Questa versione fantascientifica della vecchia favola dello scorpione e della rana non vuole rappresentare un futuro ritenuto ineluttabile sulla base di un’antropologia pessimistica. È piuttosto un monito. “Quando un sistema di vita abolisce la comprensione del prossimo, l’aggressività diventa la norma. Dopo non ci sono che nemici, e se non ci sono li si inventa”, sostiene Sheryl poco prima del suo estremo atto di resistenza.  Un atto che, occorre sottolineare, non si configura come mero gesto individuale. Evangelisti ce lo fa capire a modo suo: l’arma utilizzata da Sheryl per sparare contro le mostruose forze dell’esercito statunitense è una vecchissima colt a tamburo dalla canna brunita molto lunga, curiosamente caricata a palle argentate, raccolta un attimo prima dalle mani di un giovane panamense ferito a morte che indossava una maglietta insanguinata con la scritta Battallon de la dignidad. Evangelisti non ce lo dice esplicitamente ma è chiaro che è la pistola di Pantera, passata di mano in mano per generazioni di resistenti!

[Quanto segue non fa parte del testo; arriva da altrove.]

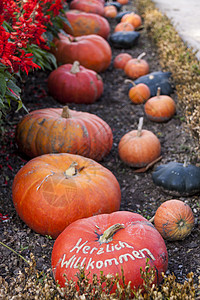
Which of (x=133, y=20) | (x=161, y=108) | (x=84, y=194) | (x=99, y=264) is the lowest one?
(x=133, y=20)

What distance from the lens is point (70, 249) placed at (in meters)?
2.30

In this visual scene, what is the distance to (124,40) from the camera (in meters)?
7.94

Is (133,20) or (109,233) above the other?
(109,233)

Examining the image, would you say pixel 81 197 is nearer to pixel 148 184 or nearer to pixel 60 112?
pixel 148 184

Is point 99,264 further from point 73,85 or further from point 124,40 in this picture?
point 124,40

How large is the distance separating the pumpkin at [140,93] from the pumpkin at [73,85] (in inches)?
23.8

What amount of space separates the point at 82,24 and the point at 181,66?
9.03 feet

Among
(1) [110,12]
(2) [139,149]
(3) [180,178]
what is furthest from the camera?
(1) [110,12]

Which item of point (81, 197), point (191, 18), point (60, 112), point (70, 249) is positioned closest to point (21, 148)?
point (60, 112)

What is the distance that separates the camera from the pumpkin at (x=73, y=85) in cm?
512

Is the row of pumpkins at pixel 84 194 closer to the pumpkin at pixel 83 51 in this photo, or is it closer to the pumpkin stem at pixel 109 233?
the pumpkin stem at pixel 109 233

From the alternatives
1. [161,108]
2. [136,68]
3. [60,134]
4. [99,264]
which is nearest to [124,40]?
[136,68]

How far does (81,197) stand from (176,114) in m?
2.66

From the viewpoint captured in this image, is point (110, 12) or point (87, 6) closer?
point (87, 6)
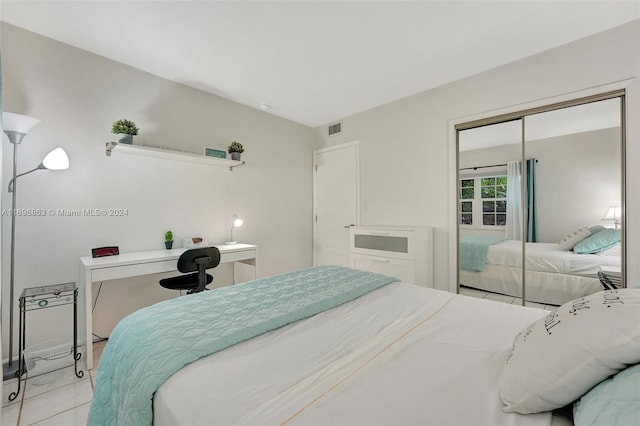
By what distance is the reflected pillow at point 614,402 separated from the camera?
0.52 m

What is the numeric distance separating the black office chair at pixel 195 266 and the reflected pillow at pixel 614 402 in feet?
8.06

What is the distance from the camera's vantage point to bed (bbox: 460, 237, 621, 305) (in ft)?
7.09

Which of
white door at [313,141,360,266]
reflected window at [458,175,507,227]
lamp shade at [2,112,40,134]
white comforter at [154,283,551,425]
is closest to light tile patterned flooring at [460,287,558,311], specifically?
reflected window at [458,175,507,227]

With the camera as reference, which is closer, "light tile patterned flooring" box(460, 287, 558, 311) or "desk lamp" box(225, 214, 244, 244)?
"light tile patterned flooring" box(460, 287, 558, 311)

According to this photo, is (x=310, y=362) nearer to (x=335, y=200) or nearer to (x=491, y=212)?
(x=491, y=212)

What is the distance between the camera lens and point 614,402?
0.55 metres

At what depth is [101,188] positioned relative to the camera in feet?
8.09

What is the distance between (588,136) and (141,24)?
12.1 feet

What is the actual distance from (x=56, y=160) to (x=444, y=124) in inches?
142

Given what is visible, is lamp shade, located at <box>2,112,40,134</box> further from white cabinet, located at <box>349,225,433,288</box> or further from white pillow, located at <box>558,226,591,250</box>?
white pillow, located at <box>558,226,591,250</box>

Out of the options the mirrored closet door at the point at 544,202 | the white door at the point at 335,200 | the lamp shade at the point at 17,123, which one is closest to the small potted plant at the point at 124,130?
the lamp shade at the point at 17,123

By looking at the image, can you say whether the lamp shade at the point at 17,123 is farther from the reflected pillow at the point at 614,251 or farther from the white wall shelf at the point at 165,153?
the reflected pillow at the point at 614,251

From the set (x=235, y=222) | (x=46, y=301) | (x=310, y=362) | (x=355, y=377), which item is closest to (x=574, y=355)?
(x=355, y=377)

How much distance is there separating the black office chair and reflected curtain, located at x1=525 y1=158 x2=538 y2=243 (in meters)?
2.92
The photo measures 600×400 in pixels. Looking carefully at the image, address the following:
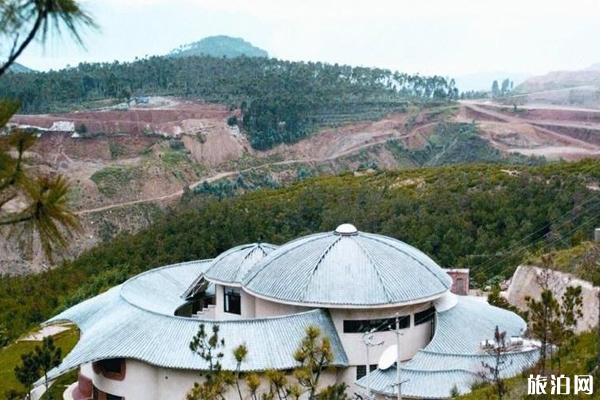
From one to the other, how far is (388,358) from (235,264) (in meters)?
6.59

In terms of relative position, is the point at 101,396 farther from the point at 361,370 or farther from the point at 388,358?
the point at 388,358

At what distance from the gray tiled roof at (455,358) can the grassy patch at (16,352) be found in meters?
14.2

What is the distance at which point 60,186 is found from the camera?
7238 millimetres

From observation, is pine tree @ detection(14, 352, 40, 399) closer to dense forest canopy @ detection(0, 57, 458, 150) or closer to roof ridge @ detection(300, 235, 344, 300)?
roof ridge @ detection(300, 235, 344, 300)

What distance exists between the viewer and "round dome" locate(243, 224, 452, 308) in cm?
2048

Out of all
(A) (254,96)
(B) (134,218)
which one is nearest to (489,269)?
(B) (134,218)

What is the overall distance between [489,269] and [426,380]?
17.7 m

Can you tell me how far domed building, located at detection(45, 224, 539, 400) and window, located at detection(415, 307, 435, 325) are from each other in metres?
0.03

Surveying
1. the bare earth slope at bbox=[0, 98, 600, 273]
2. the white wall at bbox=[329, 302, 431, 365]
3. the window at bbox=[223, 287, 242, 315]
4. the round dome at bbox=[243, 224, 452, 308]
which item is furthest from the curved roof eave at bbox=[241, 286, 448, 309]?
the bare earth slope at bbox=[0, 98, 600, 273]

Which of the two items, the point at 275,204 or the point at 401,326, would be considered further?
the point at 275,204

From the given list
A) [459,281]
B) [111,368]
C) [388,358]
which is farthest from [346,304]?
[459,281]

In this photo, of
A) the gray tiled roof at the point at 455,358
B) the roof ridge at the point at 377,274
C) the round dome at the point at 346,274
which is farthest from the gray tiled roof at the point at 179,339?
the gray tiled roof at the point at 455,358

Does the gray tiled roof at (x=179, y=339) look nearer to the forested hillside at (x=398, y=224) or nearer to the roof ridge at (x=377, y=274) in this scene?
the roof ridge at (x=377, y=274)

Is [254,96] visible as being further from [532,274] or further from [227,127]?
[532,274]
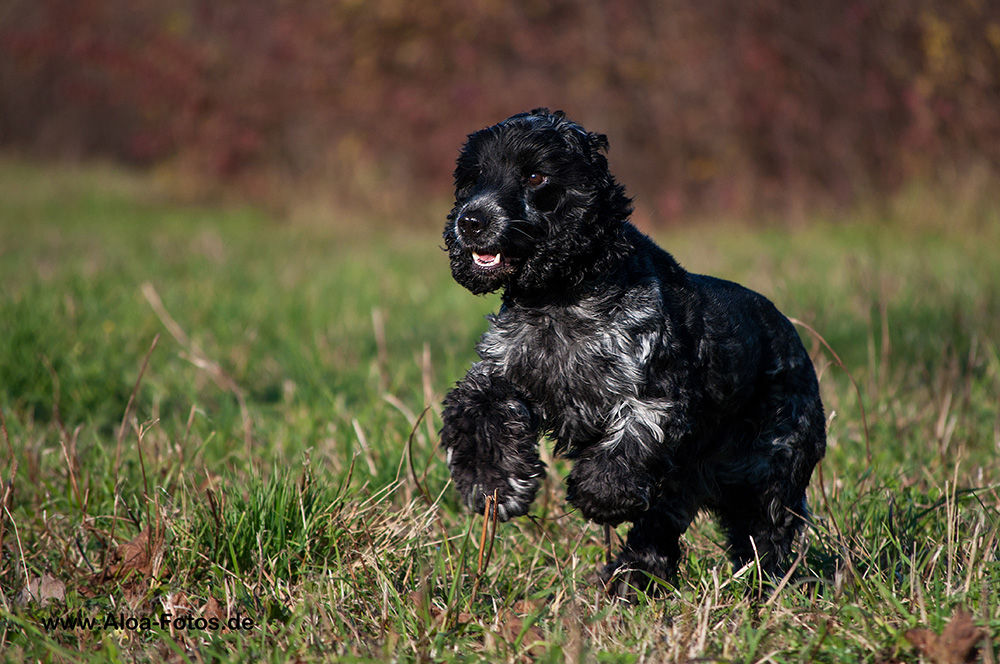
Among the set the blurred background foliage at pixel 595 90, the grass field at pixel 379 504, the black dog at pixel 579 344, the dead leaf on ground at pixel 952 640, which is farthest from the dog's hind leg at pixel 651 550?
the blurred background foliage at pixel 595 90

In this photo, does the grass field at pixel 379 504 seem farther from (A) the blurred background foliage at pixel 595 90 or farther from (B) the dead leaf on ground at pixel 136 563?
(A) the blurred background foliage at pixel 595 90

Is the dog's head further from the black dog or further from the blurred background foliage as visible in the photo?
the blurred background foliage

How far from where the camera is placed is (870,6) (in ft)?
41.0

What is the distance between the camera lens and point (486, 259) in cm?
266

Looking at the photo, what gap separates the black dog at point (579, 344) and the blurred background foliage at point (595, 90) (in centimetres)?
967

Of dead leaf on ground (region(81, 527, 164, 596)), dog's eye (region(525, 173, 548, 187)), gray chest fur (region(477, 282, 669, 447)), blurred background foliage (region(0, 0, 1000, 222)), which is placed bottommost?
dead leaf on ground (region(81, 527, 164, 596))

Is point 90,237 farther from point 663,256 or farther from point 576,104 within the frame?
point 663,256

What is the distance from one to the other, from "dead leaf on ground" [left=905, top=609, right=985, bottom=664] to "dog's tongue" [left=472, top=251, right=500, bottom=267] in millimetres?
1458

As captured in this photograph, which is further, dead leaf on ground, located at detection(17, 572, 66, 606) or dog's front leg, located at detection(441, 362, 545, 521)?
dead leaf on ground, located at detection(17, 572, 66, 606)

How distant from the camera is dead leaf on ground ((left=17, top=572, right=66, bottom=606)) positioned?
9.84ft

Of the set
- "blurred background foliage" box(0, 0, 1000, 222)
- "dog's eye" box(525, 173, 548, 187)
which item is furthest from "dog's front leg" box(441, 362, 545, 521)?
"blurred background foliage" box(0, 0, 1000, 222)

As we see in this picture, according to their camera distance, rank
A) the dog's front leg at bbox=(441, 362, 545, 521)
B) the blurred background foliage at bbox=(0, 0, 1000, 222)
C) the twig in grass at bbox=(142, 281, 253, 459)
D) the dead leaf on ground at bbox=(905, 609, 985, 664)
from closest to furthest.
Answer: the dead leaf on ground at bbox=(905, 609, 985, 664) < the dog's front leg at bbox=(441, 362, 545, 521) < the twig in grass at bbox=(142, 281, 253, 459) < the blurred background foliage at bbox=(0, 0, 1000, 222)

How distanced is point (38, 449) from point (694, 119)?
12191mm

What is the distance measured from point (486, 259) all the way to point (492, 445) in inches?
20.9
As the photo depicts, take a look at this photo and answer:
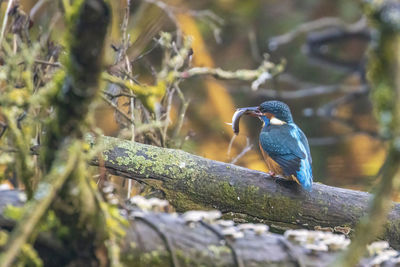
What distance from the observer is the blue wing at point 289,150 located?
237cm

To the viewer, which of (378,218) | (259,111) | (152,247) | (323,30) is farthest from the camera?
(323,30)

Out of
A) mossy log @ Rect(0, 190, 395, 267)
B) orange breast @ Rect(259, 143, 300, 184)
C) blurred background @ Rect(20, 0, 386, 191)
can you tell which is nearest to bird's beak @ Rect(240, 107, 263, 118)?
orange breast @ Rect(259, 143, 300, 184)

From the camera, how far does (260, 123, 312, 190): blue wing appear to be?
2.37 m

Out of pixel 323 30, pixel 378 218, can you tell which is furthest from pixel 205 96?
pixel 378 218

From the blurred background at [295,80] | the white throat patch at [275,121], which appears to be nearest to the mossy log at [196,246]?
the white throat patch at [275,121]

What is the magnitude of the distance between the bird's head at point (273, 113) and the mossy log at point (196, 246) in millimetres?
1490

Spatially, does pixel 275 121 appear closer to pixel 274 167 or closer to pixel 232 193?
pixel 274 167

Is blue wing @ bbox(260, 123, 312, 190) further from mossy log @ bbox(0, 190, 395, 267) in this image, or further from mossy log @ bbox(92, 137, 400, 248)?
mossy log @ bbox(0, 190, 395, 267)

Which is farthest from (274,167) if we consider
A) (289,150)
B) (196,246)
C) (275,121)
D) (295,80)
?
(295,80)

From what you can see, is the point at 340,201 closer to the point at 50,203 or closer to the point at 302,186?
the point at 302,186

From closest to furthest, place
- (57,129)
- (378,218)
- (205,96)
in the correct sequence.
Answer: (378,218) → (57,129) → (205,96)

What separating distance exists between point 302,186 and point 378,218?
1348 mm

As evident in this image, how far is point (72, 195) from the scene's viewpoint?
1122mm

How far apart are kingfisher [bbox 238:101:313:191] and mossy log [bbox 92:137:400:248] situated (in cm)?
A: 10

C’è dunque un filo rosso che unisce le lotte degli oppressi del passato e del presente. Un futuro possibile che è stato sconfitto nel passato può risorgere trasfigurato nel presente. Ma quale speranza ci potrà mai essere di fronte a un nemico così potente? Nell’universo narrativo di Evangelisti non c’è spazio per un ingenuo ottimismo, né per alcuna indulgenza verso il mito del buon oppresso. In fin dei conti anche gli sfruttati possono essere dei lupi feroci. Ed è bene che lo siano al momento giusto. E anche se appaiono più deboli dei loro oppressori, non tutto è perduto. La storia di Pantera e dei suoi strambi compagni di viaggio ci mostra che c’è sempre una chance:

Il messicano contemplò, all’ultimo raggio della luna che stava per tornare a sparire, i miseri campioni di umanità che aveva davanti. Trascinare con sé quelle creature fiacche e inservibili poteva costargli la vita. Tuttavia valutò che forse la somma delle loro debolezze poteva dare un risultato superiore alle parti. La magia zoppicante di Vecchia Pipa, la vigoria in declino di Koger, la modesta sensualità di Molly, se prese insieme, formavano quasi una sgangherata forma di potenza. Aggiunta alla sua, poteva dare qualcosa di buono. 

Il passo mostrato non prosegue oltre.